If this trial shows that the MS INFoRm website is effective, it could lead to major improvements in access to fatigue management information for people with MS in Canada and beyond. Fatigue is one of the most common and disabling symptoms experienced by people with MS. While this resource will not cure MS or MS fatigue, it is important to have easily accessible and individualized options for fatigue management that people with MS can access and return to whenever they need the information. If effective, the MS INFoRm website could be made widely available to people living with MS and its format could be used as a model to create similar resources for the management of other MS symptoms.

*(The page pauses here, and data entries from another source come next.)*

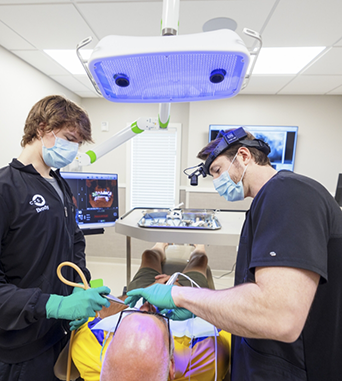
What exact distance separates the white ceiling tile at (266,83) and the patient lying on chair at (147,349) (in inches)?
107

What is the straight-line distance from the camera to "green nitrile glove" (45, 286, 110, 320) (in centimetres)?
82

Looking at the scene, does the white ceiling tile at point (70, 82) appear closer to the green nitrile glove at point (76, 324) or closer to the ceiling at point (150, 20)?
the ceiling at point (150, 20)

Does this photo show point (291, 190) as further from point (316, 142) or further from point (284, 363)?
point (316, 142)

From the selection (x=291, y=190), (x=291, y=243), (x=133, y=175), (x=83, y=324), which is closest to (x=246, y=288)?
(x=291, y=243)

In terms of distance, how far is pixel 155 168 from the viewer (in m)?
3.70

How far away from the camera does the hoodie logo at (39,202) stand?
0.94m

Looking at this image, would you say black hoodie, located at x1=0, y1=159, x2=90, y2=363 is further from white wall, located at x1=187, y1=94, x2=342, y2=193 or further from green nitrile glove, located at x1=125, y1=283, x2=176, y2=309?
white wall, located at x1=187, y1=94, x2=342, y2=193

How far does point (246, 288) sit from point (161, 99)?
0.60 meters

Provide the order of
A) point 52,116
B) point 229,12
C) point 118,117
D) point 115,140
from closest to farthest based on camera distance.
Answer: point 52,116
point 115,140
point 229,12
point 118,117

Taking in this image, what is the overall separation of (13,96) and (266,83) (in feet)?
9.38

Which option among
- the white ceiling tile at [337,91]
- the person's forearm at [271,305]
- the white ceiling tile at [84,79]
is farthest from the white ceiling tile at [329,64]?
the white ceiling tile at [84,79]

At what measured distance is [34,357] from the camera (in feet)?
3.13

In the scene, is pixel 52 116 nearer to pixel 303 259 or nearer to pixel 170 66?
pixel 170 66

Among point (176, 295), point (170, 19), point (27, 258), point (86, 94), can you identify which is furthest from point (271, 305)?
point (86, 94)
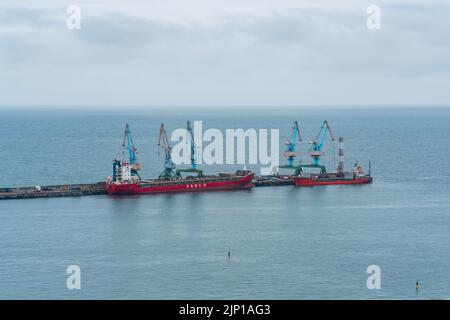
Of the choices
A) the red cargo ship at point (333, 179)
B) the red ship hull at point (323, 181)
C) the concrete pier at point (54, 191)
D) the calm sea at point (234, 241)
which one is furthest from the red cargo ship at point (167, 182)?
the red cargo ship at point (333, 179)

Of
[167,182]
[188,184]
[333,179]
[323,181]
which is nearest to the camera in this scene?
[167,182]

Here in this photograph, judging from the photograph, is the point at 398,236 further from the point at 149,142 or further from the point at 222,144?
the point at 149,142

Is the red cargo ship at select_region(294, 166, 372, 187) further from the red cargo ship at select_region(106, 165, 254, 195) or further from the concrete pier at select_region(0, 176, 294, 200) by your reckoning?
the concrete pier at select_region(0, 176, 294, 200)

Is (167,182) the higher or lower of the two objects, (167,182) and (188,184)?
the higher

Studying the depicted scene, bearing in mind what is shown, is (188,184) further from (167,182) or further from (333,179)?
(333,179)

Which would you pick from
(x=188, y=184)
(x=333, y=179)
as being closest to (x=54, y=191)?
(x=188, y=184)

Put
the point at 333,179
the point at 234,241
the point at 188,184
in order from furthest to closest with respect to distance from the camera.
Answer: the point at 333,179, the point at 188,184, the point at 234,241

With respect to limitations, difficulties could be encountered with respect to recruitment of our anticipated target sample size of 200 participants. As such, we have an additional back-up site if needed. Further hindering our recruitment efforts could be the strict inclusion/ exclusion criteria for this study, especially with respect to fatigue severity. We note, however, that MS INFoRm is not intended for everyone, but is specifically targeted to those reporting mild to moderate levels of fatigue. Other potential limitations include that some participants in the usual care control group may become un-blinded upon seeing the usual care webpage despite our efforts to make both the intervention and control pages look similar. It is possible that participants may share login information with others, which we cannot control or track. There is possibility of technical problems as new versions of browsers or devices become available. To minimize this risk, we will conduct regular checks of the website functionality and work closely with the web developer to make decisions about site changes if they become necessary because of technology updates. Finally, due to lack of supervision when using the website, users may get distracted and leave the website idle, which may bias any descriptive analysis of user analytic data. As a potential safeguard against this, users will be logged out and forced to log back in again after 30 min of non-use. Despite such limitations, using a web-based platform will make MS INFoRm a widely accessible tool for persons with MS trying to manage debilitating fatigue.